■ **Excerpt to read**
"""

# Figuring out milk fat percentages



## phoebe (Jul 3, 2002)

First let me say that I'm totally stupid when it comes to math conversions. :blush: So I really need help here.

How do you determine the milk fat content of a diary product in terms of percentages? In other words, if a recipe calls for a cream with 18-20% milk fat, how can you tell from the label?

OK, now I'll get more specific: I have a recipe that calls for "light cream." As far as I can tell there is no light cream available in Los Angeles. :suprise: No kidding. I had to Google it to figure out what it was myself. Here's a link to what I found: http://en.wikipedia.org/wiki/Cream_(food)
So I'm going to try and find a half & half that's closer to 18%. But the labels don't supply percentages. Any advice?


----------



## myplaceoryours (Nov 20, 2006)

This may help....
Heavy cream (which includes whipping cream) is about 35% milk fat
Light (or lite) whipping cream will be about 30% milk fat
Light (or lite) cream (not the same as light whipping cream, will usually run about 20 to 30% milk fat - although 18% seems to be the most common 
Half and Half is usually somewhere from 10% to 20% milk fat
Canned (evaporated milk) is probably the lowest milk fat product in this category and is most commonly about 5 to 6% milk fat
Because the milk fat content in milk products, including cream, varies I don't worry about getting it exactly right in a recipe that calls for a specific amount of milk fat. Also, when specific requirements are listed, I typically err on the side of more rather than less in my food preparation exercises


----------



## phoebe (Jul 3, 2002)

"""

■ **Available data**
"""

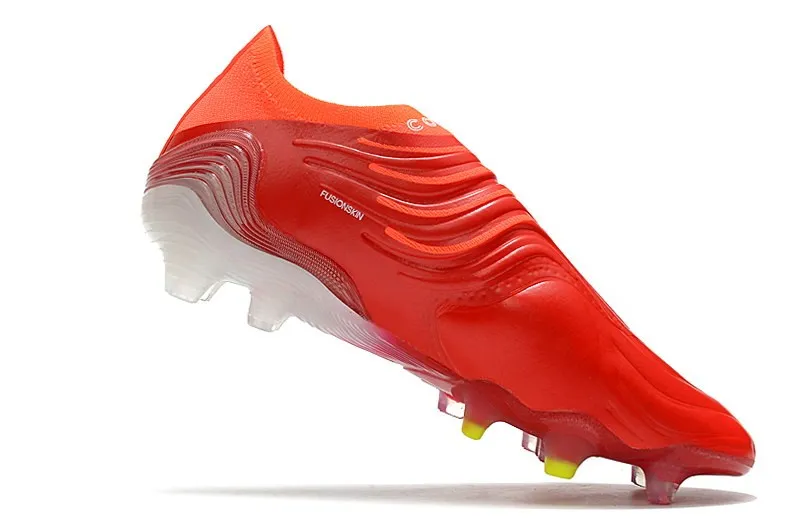 Adidas Copa Sense + FG Meteorite - Red/White/Pink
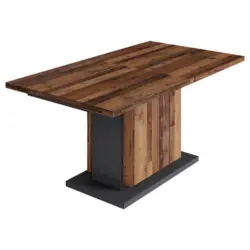 Esstisch in Holzwerkstoff 160-215/90/75 cm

"""

■ **Assigned task**
In the milk fat thread above, turn the paragraph beginning "This may help...." into a short list that keeps its main facts.

■ **The completed task**
- Heavy cream, including whipping cream: about 35% milk fat
- Light whipping cream: about 30%
- Light cream, which differs from light whipping cream: usually 20 to 30%, though 18% is most common
- Half and half: usually 10% to 20%
- Canned evaporated milk: most commonly about 5 to 6%, probably the lowest of these
- Milk fat content varies, so the poster doesn't worry about matching a recipe exactly and tends to use more fat rather than less.